==== Brano scelto ====

Tra le prime fioriture dei boschi, quella della Primula è forse la più rappresentativa: il delicato colore dei suoi fiori è il messaggio più rassicurante di una primavera ormai alle porte. Anche il suo nome trae ispirazione da questa prerogativa, infatti il termine primula deriva dal latino primus, in relazione alla precocità della sua fioritura.
Tra le varie specie la più rappresentativa è la Primula comune (Primula vulgaris Huds.): una pianta perenne, alta 8-15 cm, con un breve rizoma obliquo e foglie tutte basali, caratterizzate da una lamina oblanceolato-spatolata (4-8 x 8-16 cm), con apice arrotondato e nervature prominenti nella pagina inferiore. I fiori, portati da pedicelli pubescenti di 4-7 cm, sono di colore giallo pallido, con macchie aranciate alla fauce. Questa specie predilige gli ambienti boschivi (soprattutto querceti, faggete e carpineti). Simile per morfologia è la Primula odorosa (Primula veris L.) che comprende due sottospecie: Primula veris L. subsp. veris e P. veris L. subsp. suaveolens (Bertol.) Guterm. & Ehrend.) contraddistinta da un fusto eretto afillo e da fiori riuniti in ombrelle dense; predilige i prati aridi, gli ambienti boschivi (in particolare i boschi aridi di Roverella e conifere) e i cespuglieti.

====

Consegne dell'esercizio:
1. Secondo il brano sulla primula, da quale parola latina deriva il termine primula?
2. Ricopia il brano sulla primula da "Tra le prime" a "della sua fioritura.".
3. Prosegui il brano sulla primula a partire dalla sua ultima frase.

==== Materiale fornito ====

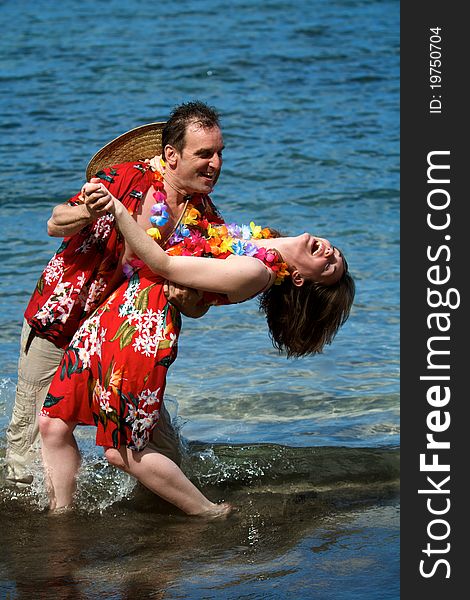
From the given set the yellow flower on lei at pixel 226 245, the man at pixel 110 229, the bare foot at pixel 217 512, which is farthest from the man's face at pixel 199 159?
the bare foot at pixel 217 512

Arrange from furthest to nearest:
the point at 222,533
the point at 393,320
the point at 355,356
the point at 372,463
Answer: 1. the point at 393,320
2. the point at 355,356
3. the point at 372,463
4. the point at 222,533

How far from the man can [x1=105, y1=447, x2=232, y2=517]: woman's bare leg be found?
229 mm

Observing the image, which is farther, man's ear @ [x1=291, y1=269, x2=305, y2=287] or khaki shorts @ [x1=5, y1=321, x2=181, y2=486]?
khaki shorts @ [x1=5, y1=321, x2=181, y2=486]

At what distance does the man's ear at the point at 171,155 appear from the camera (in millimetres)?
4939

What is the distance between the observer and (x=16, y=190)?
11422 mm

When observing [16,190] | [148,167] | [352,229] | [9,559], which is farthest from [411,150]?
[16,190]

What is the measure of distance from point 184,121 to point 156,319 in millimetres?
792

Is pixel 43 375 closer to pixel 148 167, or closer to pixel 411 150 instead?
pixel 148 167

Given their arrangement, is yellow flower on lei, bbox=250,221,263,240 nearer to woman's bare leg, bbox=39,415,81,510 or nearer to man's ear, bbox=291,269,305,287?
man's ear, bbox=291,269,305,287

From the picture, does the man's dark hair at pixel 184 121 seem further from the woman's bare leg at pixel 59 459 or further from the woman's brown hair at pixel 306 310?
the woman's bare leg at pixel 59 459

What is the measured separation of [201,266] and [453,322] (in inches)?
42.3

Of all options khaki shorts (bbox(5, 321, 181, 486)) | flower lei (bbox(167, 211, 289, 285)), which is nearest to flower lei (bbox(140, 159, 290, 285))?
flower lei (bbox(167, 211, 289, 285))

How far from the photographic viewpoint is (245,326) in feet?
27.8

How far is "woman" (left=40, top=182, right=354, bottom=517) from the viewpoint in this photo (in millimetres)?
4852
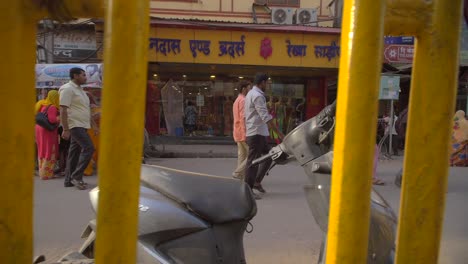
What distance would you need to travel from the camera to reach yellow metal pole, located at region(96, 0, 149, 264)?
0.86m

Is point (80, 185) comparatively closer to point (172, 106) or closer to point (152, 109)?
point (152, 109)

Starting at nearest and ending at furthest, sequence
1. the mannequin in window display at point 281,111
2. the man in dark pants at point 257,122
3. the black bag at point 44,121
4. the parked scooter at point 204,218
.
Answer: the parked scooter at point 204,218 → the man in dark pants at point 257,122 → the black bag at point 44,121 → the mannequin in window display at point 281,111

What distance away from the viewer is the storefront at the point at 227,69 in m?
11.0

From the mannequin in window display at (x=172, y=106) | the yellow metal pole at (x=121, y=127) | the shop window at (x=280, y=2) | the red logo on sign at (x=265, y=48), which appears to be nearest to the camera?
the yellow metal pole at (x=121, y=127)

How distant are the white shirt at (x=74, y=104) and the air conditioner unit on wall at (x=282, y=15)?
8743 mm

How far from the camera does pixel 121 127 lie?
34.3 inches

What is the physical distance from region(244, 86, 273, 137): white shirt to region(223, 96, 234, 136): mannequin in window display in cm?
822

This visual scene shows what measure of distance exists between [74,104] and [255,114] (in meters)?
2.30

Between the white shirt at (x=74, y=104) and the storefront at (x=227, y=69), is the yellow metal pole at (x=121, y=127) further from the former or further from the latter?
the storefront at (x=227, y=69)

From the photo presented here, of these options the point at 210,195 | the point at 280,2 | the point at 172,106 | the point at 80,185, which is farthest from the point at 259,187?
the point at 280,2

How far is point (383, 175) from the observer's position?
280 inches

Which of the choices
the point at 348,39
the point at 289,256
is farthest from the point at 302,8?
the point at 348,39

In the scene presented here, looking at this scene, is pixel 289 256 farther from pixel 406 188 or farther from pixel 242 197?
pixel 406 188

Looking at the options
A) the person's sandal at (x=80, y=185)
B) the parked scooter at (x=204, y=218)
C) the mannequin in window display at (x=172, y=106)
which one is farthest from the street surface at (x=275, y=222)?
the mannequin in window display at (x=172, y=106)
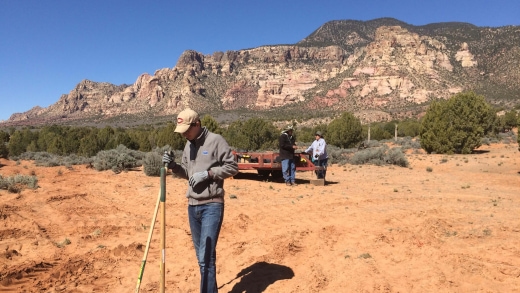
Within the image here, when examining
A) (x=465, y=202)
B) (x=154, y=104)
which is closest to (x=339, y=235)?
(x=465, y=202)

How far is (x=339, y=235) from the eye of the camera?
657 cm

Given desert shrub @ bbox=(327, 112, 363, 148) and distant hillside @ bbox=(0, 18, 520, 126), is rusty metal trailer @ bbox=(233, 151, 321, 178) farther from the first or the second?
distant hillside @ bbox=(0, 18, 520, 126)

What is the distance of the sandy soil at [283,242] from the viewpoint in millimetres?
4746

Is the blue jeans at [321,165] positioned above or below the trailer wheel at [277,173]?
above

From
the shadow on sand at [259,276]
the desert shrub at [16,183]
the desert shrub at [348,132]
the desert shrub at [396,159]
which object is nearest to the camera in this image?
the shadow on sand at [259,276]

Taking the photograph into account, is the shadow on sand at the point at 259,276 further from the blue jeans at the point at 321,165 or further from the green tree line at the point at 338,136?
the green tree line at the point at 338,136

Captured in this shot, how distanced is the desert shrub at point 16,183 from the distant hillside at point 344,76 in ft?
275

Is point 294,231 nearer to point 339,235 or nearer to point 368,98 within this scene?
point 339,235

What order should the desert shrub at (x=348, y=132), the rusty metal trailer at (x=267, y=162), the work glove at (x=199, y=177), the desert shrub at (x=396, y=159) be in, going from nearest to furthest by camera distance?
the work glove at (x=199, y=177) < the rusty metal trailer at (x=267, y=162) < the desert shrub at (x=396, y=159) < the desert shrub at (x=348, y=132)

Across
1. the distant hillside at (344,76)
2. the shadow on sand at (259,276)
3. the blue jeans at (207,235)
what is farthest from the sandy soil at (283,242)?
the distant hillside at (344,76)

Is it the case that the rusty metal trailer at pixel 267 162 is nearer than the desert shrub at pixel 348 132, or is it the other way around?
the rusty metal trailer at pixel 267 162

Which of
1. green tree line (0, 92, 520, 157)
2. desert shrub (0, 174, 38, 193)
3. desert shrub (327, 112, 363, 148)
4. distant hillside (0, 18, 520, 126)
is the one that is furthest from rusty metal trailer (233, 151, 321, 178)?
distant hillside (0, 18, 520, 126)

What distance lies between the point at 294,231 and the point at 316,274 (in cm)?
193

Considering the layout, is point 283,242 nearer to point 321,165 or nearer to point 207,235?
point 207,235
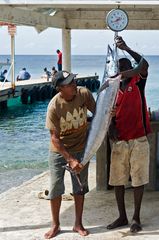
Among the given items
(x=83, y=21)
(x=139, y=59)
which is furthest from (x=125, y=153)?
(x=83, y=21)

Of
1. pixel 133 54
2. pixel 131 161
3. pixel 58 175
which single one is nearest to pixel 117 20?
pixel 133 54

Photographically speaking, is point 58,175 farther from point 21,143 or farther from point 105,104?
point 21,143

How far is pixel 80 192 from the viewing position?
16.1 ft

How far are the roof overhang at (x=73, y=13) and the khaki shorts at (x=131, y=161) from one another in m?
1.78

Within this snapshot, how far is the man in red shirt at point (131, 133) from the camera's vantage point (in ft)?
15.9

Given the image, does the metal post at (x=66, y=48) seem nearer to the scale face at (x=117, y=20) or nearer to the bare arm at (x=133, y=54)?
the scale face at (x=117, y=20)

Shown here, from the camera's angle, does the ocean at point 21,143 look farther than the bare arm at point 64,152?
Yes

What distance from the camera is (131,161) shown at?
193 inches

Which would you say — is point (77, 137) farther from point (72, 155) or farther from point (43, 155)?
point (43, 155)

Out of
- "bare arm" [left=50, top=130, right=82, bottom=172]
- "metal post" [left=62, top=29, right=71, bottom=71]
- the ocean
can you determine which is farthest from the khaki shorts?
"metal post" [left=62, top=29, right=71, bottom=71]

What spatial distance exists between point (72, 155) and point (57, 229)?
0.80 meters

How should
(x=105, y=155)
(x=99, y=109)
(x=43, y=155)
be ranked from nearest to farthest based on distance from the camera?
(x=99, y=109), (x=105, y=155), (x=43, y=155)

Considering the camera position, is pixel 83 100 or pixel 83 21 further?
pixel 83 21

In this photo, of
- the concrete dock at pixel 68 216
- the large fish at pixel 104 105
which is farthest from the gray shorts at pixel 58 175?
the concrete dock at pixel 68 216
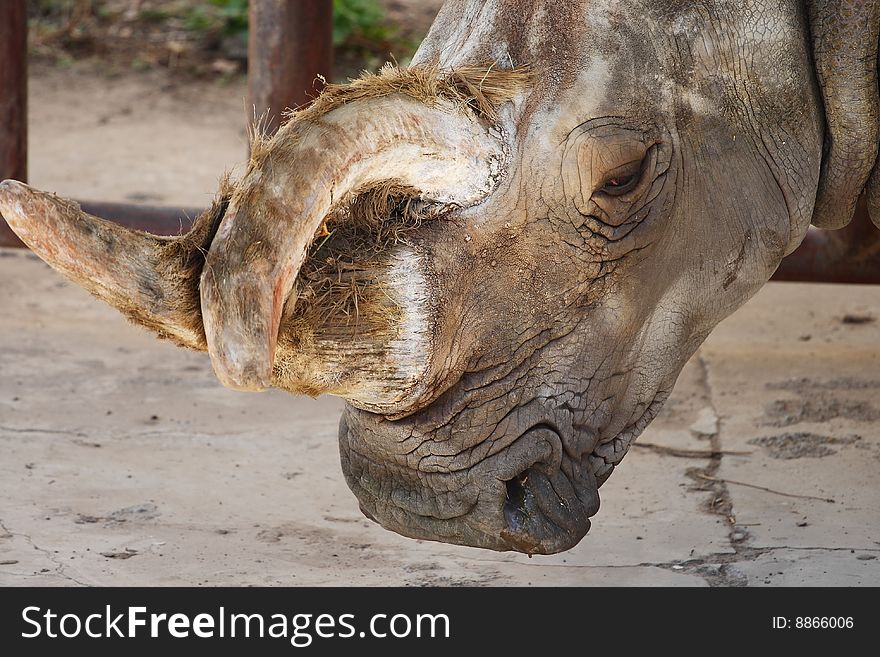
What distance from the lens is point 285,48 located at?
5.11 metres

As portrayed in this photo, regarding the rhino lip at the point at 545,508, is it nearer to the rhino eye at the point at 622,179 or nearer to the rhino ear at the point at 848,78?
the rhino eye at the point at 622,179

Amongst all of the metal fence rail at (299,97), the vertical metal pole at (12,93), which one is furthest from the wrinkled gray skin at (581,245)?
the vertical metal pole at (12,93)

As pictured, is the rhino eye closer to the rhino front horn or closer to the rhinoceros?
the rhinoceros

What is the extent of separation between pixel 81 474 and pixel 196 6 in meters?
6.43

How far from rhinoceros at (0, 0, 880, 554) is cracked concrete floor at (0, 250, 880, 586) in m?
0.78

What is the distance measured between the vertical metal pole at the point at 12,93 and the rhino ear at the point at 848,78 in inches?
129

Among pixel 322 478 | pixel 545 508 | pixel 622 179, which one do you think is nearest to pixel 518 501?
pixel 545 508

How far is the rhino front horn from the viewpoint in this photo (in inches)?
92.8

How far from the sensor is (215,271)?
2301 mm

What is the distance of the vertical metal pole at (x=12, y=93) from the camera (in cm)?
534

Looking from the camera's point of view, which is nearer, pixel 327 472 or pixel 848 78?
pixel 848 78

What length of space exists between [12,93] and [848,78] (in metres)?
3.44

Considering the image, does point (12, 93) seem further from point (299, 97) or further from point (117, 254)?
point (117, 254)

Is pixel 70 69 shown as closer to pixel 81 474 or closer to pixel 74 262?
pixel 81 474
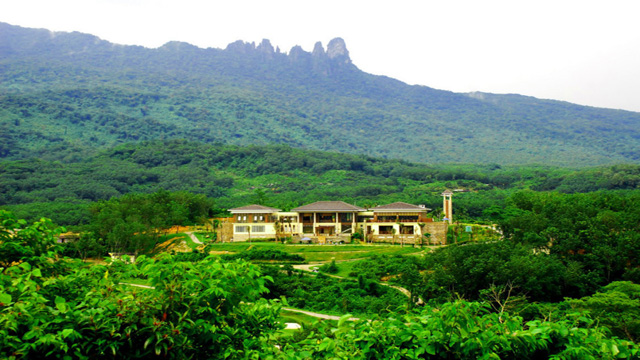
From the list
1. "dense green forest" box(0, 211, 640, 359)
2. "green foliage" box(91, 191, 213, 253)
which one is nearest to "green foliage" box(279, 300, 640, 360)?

====

Risposte alle consegne:
1. Deriva dal latino primus.

2.
Tra le prime fioriture dei boschi, quella della Primula è forse la più rappresentativa: il delicato colore dei suoi fiori è il messaggio più rassicurante di una primavera ormai alle porte. Anche il suo nome trae ispirazione da questa prerogativa, infatti il termine primula deriva dal latino primus, in relazione alla precocità della sua fioritura.

3.
Nel linguaggio dei fiori la Primula rappresenta un simbolo di Giovinezza e Rinnovamento. La sua origine, secondo una leggenda nordica, è collegata a un episodio che vede protagonista S. Pietro. Il santo, resosi conto che Dio dispone di un duplicato delle chiavi del Paradiso, decide di sbarazzarsi della copia in suo possesso gettandola sulla Terra. A contatto con il terreno, l’oggetto sacro si rende artefice della magica materializzazione di questa pianta. Nel Medioevo era usanza appoggiare durante la notte un mazzo di Primule sul petto, all’altezza del cuore: serviva per allontanare la malinconia e ridare fiducia alle persone offese e rassegnate. La tradizione popolare attribuisce a questa pianta svariati poteri, tra i quali quello di svelare, una volta deposta su una roccia, l’ingresso per accedere al loro regno sotterraneo delle fate.
L’intera pianta contiene numerosi costituenti, tra cui glicosidi fenolici (primaverina e primilaverina), pigmenti flavonici, olio essenziale, principi enzimatici, saponine, sali minerali. In cucina le foglie tenere sono consumate crude in insalata oppure, previa cottura in acqua, aggiunte ad altre erbe selvatiche (a volte per bilanciare il sapore amaro delle classiche “erbe di campo”). In base ai gusti e all’inventiva personale possono essere condite con olio extravergine di olive, ripassate in padella con olio, aglio e peperoncino o utilizzate nella preparazione di zuppe, minestre, risotti, frittelle e torte salate. I fiori oltre ad essere utili per colorare e guarnire macedonie, insalate, pinzimoni e dolci di vario genere, vengono canditi o impiegati nella preparazione di aceti, vini, birre e liquori aromatici. In passato (fino al XIX secolo) erano raccolti e consumati in grandi quantità per aromatizzare dolci, pasticcini, creme pasticcere, torte e sciroppi.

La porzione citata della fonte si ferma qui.